MERCOSUL E AS RESPECTIVAS NEGOCIAÇÕES: ALCA E UNIÃO EUROPÉIA



O ideal integracionismo da América Latina enfrenta atualmente três grandes impasses: a criação de uma zona de livre comércio (ALCA) entre os 34 países do continente[1], com exceção de Cuba, o fortalecimento do Mercosul e o acordo entre União Européia e Mercosul, também com o objetivo de formar uma zona de livre comércio.

Trata-se de situações que se pautam numa lógica mais econômica do que político-social, com foco no incremento das exportações e conseqüentemente, da participação no comércio internacional. Enquanto a União Européia almeja reforçar as relações políticas e econômicas com a América Latina, por meio do Mercosul, os EUA preferem, com a criação da ALCA, o desaparecimento do bloco do Cone Sul; e a obtenção de vantagens competitivas, a partir de uma integração assimétrica.

Na opinião dos professores Messias Pinto e Maria Helena Guimarães[2], existem quatro possíveis cenários para os entendimentos: ALCA, Mercosul e União Européia, de acordo com o quadro a seguir. Em face da abrangência e complexidade desse tema, a análise que será realizada a seguir pautar-se-á nos tratados constitutivos de tais blocos econômicos.

O primeiro cenário, pouco provável, supõe a inexistência da ALCA e a efetivação de um acordo de livre comércio entre União Européia/ Mercosul, para contrabalançar a expansão da política norte-americana no mundo.

A proposta de integração do Mercosul, que está prevista no preâmbulo do Tratado de Assunção (1991), expressa a vontade dos Estados-partes de ampliar seus mercados nacionais, como condição fundamental para acelerar o processo de desenvolvimento econômico e lograr uma adequada inserção internacional para os países-membros.

O estabelecimento de uma zona de livre comércio[3] entre o Mercosul e a União Européia revela exatamente estes objetivos. A partir da livre circulação de mercadorias e da eliminação das barreiras e restrições qualitativas ou aduaneiras, os Estados-membros poderão incrementar o intercâmbio comercial entre si e inserir num ambiente mais competitivo, sem, contudo, abster-se das próprias políticas comerciais com terceiros países.

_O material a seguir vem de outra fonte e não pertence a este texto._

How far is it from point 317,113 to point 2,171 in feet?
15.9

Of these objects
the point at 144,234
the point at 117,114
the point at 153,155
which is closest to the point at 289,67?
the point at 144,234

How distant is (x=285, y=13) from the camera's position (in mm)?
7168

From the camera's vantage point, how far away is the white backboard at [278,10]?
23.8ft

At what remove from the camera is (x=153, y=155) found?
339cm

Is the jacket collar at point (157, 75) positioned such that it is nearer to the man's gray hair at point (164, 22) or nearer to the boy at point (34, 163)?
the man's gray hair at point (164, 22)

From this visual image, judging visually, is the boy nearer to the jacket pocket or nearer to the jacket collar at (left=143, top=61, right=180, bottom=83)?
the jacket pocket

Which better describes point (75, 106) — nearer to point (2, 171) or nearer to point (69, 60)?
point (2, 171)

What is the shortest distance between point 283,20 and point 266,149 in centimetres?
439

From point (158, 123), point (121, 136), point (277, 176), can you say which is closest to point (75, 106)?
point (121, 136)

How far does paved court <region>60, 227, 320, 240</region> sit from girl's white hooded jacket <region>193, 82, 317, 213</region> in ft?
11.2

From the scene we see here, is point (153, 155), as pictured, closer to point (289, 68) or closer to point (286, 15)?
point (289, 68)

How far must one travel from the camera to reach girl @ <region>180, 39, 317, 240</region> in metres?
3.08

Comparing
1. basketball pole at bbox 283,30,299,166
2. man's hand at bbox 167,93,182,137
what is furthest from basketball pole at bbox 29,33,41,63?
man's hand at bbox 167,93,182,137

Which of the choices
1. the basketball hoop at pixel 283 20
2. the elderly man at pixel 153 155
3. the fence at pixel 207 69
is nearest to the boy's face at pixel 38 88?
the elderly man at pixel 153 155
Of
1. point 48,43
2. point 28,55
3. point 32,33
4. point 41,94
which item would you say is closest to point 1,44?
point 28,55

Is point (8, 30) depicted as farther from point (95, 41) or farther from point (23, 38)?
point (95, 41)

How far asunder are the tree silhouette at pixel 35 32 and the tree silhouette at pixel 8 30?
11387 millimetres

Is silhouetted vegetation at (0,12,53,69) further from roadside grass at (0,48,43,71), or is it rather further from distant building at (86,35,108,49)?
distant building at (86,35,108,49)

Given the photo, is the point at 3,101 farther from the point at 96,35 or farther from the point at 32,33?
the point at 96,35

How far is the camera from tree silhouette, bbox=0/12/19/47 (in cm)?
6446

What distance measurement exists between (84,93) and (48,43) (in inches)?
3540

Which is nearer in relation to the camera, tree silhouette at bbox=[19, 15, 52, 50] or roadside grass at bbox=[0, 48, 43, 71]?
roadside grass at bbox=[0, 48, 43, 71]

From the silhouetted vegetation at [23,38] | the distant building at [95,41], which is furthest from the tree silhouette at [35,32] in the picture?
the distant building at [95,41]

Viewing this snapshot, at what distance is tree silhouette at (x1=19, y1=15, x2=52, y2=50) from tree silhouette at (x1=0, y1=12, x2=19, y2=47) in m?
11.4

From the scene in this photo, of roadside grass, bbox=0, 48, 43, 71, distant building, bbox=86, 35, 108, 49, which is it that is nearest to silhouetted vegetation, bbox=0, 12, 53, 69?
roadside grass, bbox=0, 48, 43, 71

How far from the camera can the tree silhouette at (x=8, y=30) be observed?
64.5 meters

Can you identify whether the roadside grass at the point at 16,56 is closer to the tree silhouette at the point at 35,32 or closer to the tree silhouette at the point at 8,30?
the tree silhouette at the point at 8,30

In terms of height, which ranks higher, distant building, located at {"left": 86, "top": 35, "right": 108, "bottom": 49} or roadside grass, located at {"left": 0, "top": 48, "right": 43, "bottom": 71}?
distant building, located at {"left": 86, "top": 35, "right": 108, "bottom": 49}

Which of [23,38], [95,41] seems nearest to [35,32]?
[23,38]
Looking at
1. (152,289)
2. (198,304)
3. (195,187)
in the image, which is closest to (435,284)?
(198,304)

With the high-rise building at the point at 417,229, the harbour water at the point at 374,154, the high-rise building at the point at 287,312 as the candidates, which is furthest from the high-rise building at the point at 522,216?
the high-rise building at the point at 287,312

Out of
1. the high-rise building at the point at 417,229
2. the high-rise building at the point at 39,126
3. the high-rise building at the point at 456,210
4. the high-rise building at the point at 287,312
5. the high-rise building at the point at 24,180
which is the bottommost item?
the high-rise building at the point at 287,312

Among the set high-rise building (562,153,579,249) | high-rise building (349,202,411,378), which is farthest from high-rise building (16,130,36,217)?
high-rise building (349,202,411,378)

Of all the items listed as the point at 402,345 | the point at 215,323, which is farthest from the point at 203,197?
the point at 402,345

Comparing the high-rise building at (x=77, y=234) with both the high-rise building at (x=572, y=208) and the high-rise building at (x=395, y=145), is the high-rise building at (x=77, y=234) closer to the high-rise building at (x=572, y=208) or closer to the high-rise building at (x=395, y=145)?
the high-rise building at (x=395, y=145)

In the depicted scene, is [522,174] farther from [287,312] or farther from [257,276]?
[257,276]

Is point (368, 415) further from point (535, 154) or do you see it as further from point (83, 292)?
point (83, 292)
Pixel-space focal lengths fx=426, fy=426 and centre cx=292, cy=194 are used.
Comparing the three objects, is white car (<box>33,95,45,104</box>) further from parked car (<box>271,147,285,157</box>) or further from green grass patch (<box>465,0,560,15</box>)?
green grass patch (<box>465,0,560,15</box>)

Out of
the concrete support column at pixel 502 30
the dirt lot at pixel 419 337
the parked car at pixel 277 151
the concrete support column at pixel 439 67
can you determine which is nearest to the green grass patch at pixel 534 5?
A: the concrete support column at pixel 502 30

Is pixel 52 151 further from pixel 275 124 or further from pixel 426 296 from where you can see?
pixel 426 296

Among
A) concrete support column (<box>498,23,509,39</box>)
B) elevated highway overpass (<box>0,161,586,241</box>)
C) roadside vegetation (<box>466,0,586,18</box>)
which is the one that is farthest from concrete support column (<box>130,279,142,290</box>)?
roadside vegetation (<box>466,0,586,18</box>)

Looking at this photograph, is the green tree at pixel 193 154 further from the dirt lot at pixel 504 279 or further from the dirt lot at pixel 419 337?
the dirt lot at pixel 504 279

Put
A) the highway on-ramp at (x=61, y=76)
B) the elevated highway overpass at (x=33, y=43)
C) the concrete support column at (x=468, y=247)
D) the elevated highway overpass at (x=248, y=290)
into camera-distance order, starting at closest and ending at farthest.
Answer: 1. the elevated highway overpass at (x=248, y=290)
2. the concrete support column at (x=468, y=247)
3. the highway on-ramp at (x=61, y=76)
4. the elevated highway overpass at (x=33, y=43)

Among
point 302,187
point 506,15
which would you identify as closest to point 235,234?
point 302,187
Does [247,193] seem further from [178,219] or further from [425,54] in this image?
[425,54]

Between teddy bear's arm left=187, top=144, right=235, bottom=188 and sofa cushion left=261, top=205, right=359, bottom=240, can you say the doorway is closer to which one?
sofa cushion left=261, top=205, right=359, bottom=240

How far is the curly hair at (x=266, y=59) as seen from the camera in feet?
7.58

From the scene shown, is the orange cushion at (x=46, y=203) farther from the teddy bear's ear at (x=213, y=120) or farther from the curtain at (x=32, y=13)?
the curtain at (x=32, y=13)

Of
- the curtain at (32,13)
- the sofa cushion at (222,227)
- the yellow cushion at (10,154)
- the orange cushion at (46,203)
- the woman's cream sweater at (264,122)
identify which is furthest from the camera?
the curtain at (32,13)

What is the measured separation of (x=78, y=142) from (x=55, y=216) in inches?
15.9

Essa disposição dos dois blocos econômicos de liberalizar progressivamente o comércio é expressa por Garcia Júnior (1998, p. 49), da seguinte maneira:

No âmbito comercial, Mercosul e Comunidade Européia se comprometem a intensificar suas relações com o fim de fomentar o incremento e a diversificação de seus intercâmbios comerciais, preparar a ulterior liberalização progressiva e recíproca destes e promover a criação de condições que favoreçam o estabelecimento da Associação [transcontinental], tendo em conta a Organização Mundial do Comércio, sucessora do GATT 1947.

O interesse da União Européia em incrementar o intercâmbio comercial com o Mercosul reside na potencialidade desse mercado, cujas exportações somaram €18.340 milhões, em 2004, com destaques para máquinas e equipamentos de transporte (45%), produtos químicos (22,5%) e automóveis (12,3%) [4]. Além do interesse comercial, a cooperação econômica proposta pela União Européia estender-se-á à tecnologia e aos investimentos.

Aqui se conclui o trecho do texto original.